Your tasks:
a - List every person the news excerpt about the Bloomberg campaign below names with both a first and a last name.
b - Copy the part of the news excerpt about the Bloomberg campaign below from "In an email" up to and including "the vendor’s practices.".

Text:

/---

In an email to The Intercept, Bloomberg spokesperson Julie Wood confirmed the allegations and noted that none of the campaign staff were aware of the vendor’s practices.
“We didn’t know about this and we never would have allowed it if we had,” Wood said. “We don’t believe in this practice and we’ve now ended our relationship with the subcontractor in question.” The Bloomberg campaign has also indicated it was unaware of the arrangement between ProCom and an undisclosed campaign vendor until the Intercept’s investigation.
In a Tuesday statement, Bloomberg, who previously served as the mayor of New York City, also acknowledged the arrangement, adding that the campaign terminated its relationship with the campaign vendor and ProCom on Monday.
“We do not support this practice and we are making sure our vendors more properly vet their subcontractors moving forward,” he said.
ProCom co-founder John Scallan also told The Intercept that his company pays the Oklahoma Department of Corrections a lump sum of prisoner wages based on the state minimum wage of $7.25 per hour. The Department of Corrections then provides each prisoner with their wages.
According to Alex Friedmann, managing editor of Prison Legal News and an advocate for incarcerated people’s rights, the use of prison labor is exploitation.
“The use of prison labor is the continued exploitation of people who are locked up, who really have virtually no other opportunities to have employment or make money other than the opportunities given to them by prison officials,” Alex Friedmann told the outlet.
Bloomberg launched a bid for the 2020 Democratic presidential nomination in November, claiming that he is running for president to “defeat Donald Trump and rebuild America.”
“We cannot afford four more years of President Trump’s reckless and unethical actions. He represents an existential threat to our country and our values. If he wins another term in office, we may never recover from the damage,” he said after announcing his presidential bid.

\---

Data shown:
/---

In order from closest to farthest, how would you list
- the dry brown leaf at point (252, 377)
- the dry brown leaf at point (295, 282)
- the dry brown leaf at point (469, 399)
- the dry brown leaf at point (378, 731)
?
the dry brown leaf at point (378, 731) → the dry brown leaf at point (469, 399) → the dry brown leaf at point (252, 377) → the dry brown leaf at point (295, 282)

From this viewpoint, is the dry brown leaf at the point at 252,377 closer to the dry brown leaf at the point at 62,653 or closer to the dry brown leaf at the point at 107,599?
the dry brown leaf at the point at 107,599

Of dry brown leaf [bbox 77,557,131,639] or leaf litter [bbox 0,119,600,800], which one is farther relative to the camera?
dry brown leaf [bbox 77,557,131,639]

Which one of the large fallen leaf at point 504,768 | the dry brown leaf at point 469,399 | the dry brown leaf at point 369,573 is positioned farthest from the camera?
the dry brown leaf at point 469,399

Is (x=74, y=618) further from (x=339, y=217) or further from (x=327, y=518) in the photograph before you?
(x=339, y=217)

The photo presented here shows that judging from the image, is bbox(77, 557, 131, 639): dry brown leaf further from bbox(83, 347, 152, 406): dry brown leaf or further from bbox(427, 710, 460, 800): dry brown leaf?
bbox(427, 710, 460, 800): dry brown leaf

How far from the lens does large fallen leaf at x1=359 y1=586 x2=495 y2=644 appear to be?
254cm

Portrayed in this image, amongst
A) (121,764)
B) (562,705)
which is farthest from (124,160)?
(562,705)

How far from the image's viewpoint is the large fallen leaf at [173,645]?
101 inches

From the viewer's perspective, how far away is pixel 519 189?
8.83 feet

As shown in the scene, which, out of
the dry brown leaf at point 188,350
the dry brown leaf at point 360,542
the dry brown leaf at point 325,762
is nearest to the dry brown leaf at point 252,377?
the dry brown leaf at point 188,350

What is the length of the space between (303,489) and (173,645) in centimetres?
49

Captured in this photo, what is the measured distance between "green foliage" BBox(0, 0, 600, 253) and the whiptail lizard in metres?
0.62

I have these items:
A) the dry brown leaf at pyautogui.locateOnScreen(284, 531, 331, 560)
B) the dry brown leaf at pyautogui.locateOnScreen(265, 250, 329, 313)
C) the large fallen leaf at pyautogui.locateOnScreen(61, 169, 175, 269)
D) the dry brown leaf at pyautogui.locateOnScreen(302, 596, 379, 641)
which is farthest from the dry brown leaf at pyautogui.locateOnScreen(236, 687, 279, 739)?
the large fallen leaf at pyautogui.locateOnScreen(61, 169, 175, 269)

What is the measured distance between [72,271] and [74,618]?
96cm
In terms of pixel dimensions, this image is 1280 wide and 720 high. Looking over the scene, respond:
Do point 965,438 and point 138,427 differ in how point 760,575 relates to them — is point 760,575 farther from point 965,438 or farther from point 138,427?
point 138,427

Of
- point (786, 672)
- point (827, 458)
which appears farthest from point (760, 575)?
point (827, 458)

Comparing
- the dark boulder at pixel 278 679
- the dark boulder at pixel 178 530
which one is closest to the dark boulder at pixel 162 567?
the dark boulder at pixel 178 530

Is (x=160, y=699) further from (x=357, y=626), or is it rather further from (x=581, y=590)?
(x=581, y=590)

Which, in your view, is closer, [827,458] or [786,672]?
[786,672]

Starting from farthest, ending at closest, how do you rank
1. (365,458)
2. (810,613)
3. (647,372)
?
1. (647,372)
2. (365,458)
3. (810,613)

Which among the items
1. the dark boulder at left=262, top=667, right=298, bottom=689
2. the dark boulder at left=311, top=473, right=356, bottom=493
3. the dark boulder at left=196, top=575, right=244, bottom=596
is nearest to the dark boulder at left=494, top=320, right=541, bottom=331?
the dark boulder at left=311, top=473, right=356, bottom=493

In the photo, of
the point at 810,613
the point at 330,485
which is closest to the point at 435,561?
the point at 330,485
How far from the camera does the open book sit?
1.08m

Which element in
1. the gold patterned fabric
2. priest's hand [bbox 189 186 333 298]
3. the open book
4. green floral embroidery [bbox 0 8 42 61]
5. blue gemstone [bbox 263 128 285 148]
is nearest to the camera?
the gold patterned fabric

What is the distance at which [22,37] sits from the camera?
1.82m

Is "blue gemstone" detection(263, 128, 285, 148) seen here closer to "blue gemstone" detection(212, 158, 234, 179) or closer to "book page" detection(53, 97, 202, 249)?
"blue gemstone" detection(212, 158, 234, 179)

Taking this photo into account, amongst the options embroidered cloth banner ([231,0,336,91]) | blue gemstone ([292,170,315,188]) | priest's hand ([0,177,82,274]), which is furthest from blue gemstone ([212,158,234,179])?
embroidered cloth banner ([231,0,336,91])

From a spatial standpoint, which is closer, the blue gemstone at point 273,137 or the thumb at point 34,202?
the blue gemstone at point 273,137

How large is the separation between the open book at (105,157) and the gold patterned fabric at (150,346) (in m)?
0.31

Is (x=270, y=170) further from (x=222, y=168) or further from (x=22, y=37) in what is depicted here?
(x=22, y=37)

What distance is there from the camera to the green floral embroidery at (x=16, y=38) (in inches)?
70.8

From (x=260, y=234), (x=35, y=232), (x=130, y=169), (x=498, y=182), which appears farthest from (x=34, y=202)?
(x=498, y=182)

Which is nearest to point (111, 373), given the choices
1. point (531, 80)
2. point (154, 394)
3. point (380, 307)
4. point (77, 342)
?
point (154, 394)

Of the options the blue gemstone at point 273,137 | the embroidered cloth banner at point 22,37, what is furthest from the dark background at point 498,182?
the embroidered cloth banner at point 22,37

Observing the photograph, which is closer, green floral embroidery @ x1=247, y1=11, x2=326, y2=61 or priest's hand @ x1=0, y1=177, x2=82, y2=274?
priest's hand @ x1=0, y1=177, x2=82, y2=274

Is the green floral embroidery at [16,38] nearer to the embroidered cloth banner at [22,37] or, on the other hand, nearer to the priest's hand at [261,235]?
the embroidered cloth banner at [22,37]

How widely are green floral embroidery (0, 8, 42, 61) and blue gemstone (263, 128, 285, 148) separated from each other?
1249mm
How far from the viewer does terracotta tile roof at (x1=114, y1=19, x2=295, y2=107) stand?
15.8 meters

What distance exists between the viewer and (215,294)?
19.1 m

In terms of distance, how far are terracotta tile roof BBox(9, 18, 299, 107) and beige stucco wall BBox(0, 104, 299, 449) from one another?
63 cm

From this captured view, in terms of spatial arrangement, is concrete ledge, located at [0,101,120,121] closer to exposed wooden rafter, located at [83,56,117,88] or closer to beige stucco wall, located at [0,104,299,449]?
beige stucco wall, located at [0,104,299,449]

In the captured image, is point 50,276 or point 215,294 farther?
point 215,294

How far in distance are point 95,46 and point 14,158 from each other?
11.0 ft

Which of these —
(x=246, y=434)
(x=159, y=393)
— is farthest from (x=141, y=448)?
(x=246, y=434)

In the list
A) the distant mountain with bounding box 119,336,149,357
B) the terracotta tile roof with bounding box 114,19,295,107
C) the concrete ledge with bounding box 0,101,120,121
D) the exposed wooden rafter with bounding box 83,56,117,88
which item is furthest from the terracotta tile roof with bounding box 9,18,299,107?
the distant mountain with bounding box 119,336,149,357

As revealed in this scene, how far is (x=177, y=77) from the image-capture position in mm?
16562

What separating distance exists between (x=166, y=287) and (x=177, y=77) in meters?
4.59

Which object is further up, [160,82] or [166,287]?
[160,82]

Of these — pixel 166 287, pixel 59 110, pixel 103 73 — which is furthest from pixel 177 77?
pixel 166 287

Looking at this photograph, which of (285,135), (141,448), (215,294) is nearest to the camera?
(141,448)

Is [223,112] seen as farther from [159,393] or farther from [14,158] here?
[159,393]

\---

Solutions:
a - Julie Wood, John Scallan, Alex Friedmann, Donald Trump

b -
In an email to The Intercept, Bloomberg spokesperson Julie Wood confirmed the allegations and noted that none of the campaign staff were aware of the vendor’s practices.